WHAT YOU WILL DO → In this exercise, every entry is to be transcribed exactly as written.

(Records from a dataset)
──────
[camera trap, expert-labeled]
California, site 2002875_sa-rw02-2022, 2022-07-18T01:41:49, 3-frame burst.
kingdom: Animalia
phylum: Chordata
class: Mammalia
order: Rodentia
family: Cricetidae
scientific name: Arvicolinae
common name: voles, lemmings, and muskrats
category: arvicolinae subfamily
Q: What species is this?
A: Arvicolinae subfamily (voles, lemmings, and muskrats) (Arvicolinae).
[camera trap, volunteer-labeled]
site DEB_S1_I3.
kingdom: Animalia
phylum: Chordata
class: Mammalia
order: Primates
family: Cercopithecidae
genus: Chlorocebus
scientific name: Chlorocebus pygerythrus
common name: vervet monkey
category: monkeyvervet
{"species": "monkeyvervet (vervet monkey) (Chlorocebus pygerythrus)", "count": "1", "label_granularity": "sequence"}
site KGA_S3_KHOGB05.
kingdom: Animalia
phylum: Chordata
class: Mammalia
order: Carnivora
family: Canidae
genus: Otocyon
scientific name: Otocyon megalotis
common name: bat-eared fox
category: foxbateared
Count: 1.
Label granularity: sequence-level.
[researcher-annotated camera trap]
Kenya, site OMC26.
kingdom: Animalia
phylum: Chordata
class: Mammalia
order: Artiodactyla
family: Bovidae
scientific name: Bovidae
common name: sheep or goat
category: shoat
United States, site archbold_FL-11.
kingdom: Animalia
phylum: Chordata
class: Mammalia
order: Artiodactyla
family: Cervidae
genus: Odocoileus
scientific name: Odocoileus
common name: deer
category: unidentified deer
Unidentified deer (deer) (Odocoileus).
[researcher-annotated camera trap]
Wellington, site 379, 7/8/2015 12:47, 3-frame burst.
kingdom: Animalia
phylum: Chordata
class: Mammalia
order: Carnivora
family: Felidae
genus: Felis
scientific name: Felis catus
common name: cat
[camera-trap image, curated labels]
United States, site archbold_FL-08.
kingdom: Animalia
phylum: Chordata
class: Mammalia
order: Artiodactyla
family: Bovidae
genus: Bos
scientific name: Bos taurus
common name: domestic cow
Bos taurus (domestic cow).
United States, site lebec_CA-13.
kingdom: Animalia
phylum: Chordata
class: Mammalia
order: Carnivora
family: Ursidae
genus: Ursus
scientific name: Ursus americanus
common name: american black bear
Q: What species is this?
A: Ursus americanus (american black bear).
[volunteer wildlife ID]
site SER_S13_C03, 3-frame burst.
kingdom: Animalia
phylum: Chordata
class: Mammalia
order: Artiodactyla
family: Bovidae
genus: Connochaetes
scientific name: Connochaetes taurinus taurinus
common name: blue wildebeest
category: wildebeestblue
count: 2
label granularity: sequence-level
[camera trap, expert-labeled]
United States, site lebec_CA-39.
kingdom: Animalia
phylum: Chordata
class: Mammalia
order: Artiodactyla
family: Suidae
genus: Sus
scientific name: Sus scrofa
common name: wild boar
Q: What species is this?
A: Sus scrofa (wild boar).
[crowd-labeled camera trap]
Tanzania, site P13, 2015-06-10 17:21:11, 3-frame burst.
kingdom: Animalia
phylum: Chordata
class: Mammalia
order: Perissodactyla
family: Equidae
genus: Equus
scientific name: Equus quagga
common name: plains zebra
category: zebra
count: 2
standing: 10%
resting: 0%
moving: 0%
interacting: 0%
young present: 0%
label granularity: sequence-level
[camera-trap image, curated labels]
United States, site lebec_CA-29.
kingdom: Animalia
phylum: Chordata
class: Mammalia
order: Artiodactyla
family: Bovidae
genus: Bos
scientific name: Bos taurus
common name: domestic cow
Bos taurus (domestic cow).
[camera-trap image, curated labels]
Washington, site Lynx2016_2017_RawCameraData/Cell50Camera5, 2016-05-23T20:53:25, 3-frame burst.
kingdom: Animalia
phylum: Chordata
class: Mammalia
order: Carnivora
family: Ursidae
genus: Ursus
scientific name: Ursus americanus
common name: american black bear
──────
TASK RESPONSE →
[camera trap, expert-labeled]
California, site 2002875_sa-rw02-2022, 2022-07-18T01:41:49, 3-frame burst.
kingdom: Animalia
phylum: Chordata
class: Mammalia
order: Rodentia
family: Cricetidae
scientific name: Arvicolinae
common name: voles, lemmings, and muskrats
category: arvicolinae subfamily
Q: What species is this?
A: Arvicolinae subfamily (voles, lemmings, and muskrats) (Arvicolinae).
[camera trap, volunteer-labeled]
site DEB_S1_I3.
kingdom: Animalia
phylum: Chordata
class: Mammalia
order: Primates
family: Cercopithecidae
genus: Chlorocebus
scientific name: Chlorocebus pygerythrus
common name: vervet monkey
category: monkeyvervet
{"species": "monkeyvervet (vervet monkey) (Chlorocebus pygerythrus)", "count": "1", "label_granularity": "sequence"}
site KGA_S3_KHOGB05.
kingdom: Animalia
phylum: Chordata
class: Mammalia
order: Carnivora
family: Canidae
genus: Otocyon
scientific name: Otocyon megalotis
common name: bat-eared fox
category: foxbateared
Count: 1.
Label granularity: sequence-level.
[researcher-annotated camera trap]
Kenya, site OMC26.
kingdom: Animalia
phylum: Chordata
class: Mammalia
order: Artiodactyla
family: Bovidae
scientific name: Bovidae
common name: sheep or goat
category: shoat
United States, site archbold_FL-11.
kingdom: Animalia
phylum: Chordata
class: Mammalia
order: Artiodactyla
family: Cervidae
genus: Odocoileus
scientific name: Odocoileus
common name: deer
category: unidentified deer
Unidentified deer (deer) (Odocoileus).
[researcher-annotated camera trap]
Wellington, site 379, 7/8/2015 12:47, 3-frame burst.
kingdom: Animalia
phylum: Chordata
class: Mammalia
order: Carnivora
family: Felidae
genus: Felis
scientific name: Felis catus
common name: cat
[camera-trap image, curated labels]
United States, site archbold_FL-08.
kingdom: Animalia
phylum: Chordata
class: Mammalia
order: Artiodactyla
family: Bovidae
genus: Bos
scientific name: Bos taurus
common name: domestic cow
Bos taurus (domestic cow).
United States, site lebec_CA-13.
kingdom: Animalia
phylum: Chordata
class: Mammalia
order: Carnivora
family: Ursidae
genus: Ursus
scientific name: Ursus americanus
common name: american black bear
Q: What species is this?
A: Ursus americanus (american black bear).
[volunteer wildlife ID]
site SER_S13_C03, 3-frame burst.
kingdom: Animalia
phylum: Chordata
class: Mammalia
order: Artiodactyla
family: Bovidae
genus: Connochaetes
scientific name: Connochaetes taurinus taurinus
common name: blue wildebeest
category: wildebeestblue
count: 2
label granularity: sequence-level
[camera trap, expert-labeled]
United States, site lebec_CA-39.
kingdom: Animalia
phylum: Chordata
class: Mammalia
order: Artiodactyla
family: Suidae
genus: Sus
scientific name: Sus scrofa
common name: wild boar
Q: What species is this?
A: Sus scrofa (wild boar).
[crowd-labeled camera trap]
Tanzania, site P13, 2015-06-10 17:21:11, 3-frame burst.
kingdom: Animalia
phylum: Chordata
class: Mammalia
order: Perissodactyla
family: Equidae
genus: Equus
scientific name: Equus quagga
common name: plains zebra
category: zebra
count: 2
standing: 10%
resting: 0%
moving: 0%
interacting: 0%
young present: 0%
label granularity: sequence-level
[camera-trap image, curated labels]
United States, site lebec_CA-29.
kingdom: Animalia
phylum: Chordata
class: Mammalia
order: Artiodactyla
family: Bovidae
genus: Bos
scientific name: Bos taurus
common name: domestic cow
Bos taurus (domestic cow).
[camera-trap image, curated labels]
Washington, site Lynx2016_2017_RawCameraData/Cell50Camera5, 2016-05-23T20:53:25, 3-frame burst.
kingdom: Animalia
phylum: Chordata
class: Mammalia
order: Carnivora
family: Ursidae
genus: Ursus
scientific name: Ursus americanus
common name: american black bear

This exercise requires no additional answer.